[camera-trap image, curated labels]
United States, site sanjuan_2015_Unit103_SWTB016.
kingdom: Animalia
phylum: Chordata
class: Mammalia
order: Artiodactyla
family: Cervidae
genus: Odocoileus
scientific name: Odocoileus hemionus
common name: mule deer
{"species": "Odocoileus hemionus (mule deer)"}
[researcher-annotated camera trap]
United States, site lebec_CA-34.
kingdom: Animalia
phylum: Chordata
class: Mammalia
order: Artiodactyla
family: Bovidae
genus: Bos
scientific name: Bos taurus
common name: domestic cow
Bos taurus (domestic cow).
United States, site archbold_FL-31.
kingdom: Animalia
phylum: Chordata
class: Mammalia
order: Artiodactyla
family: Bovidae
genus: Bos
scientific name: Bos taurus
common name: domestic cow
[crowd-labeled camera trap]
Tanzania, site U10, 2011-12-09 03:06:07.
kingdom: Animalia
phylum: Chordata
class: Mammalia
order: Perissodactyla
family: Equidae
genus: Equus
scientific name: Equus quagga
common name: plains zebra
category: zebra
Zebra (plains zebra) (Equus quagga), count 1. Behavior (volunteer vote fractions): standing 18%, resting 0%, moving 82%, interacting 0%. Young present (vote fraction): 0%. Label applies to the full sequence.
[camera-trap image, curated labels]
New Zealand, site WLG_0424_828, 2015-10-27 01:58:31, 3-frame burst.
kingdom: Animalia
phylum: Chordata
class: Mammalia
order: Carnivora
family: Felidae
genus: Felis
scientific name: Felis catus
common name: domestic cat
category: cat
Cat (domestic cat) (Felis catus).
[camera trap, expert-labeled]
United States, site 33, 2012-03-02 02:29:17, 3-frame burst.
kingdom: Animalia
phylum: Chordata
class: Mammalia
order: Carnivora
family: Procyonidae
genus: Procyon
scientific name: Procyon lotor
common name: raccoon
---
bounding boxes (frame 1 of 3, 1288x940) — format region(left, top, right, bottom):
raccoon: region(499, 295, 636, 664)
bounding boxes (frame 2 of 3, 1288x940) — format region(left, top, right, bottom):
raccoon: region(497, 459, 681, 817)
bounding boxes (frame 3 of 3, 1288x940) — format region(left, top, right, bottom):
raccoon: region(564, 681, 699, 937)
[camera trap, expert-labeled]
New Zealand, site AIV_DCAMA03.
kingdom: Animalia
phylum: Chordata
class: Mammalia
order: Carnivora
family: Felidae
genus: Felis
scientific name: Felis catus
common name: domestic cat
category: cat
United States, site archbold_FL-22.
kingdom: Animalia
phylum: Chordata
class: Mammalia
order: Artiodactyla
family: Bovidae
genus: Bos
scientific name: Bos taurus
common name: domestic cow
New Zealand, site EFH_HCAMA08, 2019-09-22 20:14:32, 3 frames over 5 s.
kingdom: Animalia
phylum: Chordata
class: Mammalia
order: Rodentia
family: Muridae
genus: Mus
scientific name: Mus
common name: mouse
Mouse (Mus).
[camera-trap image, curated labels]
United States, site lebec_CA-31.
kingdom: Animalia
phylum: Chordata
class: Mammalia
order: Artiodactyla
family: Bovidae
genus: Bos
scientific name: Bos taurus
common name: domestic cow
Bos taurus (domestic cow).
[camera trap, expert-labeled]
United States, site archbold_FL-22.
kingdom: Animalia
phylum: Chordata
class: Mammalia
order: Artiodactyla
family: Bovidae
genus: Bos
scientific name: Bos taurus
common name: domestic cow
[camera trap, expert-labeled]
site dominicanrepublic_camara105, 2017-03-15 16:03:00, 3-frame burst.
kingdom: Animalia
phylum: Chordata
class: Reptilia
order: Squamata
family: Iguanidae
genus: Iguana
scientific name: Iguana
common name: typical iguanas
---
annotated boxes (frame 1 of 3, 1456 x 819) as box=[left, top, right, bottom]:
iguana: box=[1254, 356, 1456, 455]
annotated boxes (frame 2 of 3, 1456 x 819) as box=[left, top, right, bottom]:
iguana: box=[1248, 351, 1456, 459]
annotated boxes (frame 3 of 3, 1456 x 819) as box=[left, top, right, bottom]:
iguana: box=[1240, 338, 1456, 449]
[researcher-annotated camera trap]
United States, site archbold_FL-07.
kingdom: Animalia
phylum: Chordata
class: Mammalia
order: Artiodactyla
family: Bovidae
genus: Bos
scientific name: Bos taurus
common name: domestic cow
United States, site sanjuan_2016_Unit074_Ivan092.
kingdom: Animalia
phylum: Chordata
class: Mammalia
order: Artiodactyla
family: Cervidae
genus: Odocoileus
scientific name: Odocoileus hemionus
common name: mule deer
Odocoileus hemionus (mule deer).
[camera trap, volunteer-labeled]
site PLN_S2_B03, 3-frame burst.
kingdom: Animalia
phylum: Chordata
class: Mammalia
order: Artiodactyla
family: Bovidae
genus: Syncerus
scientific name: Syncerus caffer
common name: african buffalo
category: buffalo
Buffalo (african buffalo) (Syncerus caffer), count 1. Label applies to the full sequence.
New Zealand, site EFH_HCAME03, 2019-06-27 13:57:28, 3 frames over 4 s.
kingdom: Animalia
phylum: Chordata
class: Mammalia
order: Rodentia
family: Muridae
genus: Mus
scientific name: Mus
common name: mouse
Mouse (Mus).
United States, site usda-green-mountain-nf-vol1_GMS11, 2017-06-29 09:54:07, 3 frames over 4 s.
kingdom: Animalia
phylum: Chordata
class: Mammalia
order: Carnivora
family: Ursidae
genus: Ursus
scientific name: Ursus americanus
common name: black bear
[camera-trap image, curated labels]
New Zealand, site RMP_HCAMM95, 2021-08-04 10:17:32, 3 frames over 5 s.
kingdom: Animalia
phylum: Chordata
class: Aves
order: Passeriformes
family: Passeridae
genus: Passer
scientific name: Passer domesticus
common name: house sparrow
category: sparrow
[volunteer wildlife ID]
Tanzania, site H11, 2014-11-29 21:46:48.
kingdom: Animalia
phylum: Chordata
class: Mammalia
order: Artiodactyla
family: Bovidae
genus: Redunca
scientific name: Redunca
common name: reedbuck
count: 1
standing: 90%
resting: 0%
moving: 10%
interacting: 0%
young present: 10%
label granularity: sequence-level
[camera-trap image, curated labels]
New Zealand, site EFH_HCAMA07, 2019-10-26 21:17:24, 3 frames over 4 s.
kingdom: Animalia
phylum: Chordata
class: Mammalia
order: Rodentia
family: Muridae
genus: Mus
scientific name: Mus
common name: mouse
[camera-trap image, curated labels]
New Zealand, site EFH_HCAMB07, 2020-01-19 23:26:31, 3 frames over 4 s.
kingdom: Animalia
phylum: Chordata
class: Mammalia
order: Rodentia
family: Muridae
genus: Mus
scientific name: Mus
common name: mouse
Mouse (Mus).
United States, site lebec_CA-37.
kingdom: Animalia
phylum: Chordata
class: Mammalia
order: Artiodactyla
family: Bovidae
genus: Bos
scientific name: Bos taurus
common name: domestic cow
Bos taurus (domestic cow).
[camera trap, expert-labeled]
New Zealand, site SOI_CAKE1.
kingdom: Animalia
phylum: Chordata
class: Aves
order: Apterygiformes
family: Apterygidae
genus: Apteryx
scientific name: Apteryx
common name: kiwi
^^^^
▶ WHAT YOU WILL DO:
In the listing above, find each line containing "over" and copy it.

▶ EXERCISE RESPONSE:
New Zealand, site EFH_HCAMA08, 2019-09-22 20:14:32, 3 frames over 5 s.
New Zealand, site EFH_HCAME03, 2019-06-27 13:57:28, 3 frames over 4 s.
United States, site usda-green-mountain-nf-vol1_GMS11, 2017-06-29 09:54:07, 3 frames over 4 s.
New Zealand, site RMP_HCAMM95, 2021-08-04 10:17:32, 3 frames over 5 s.
New Zealand, site EFH_HCAMA07, 2019-10-26 21:17:24, 3 frames over 4 s.
New Zealand, site EFH_HCAMB07, 2020-01-19 23:26:31, 3 frames over 4 s.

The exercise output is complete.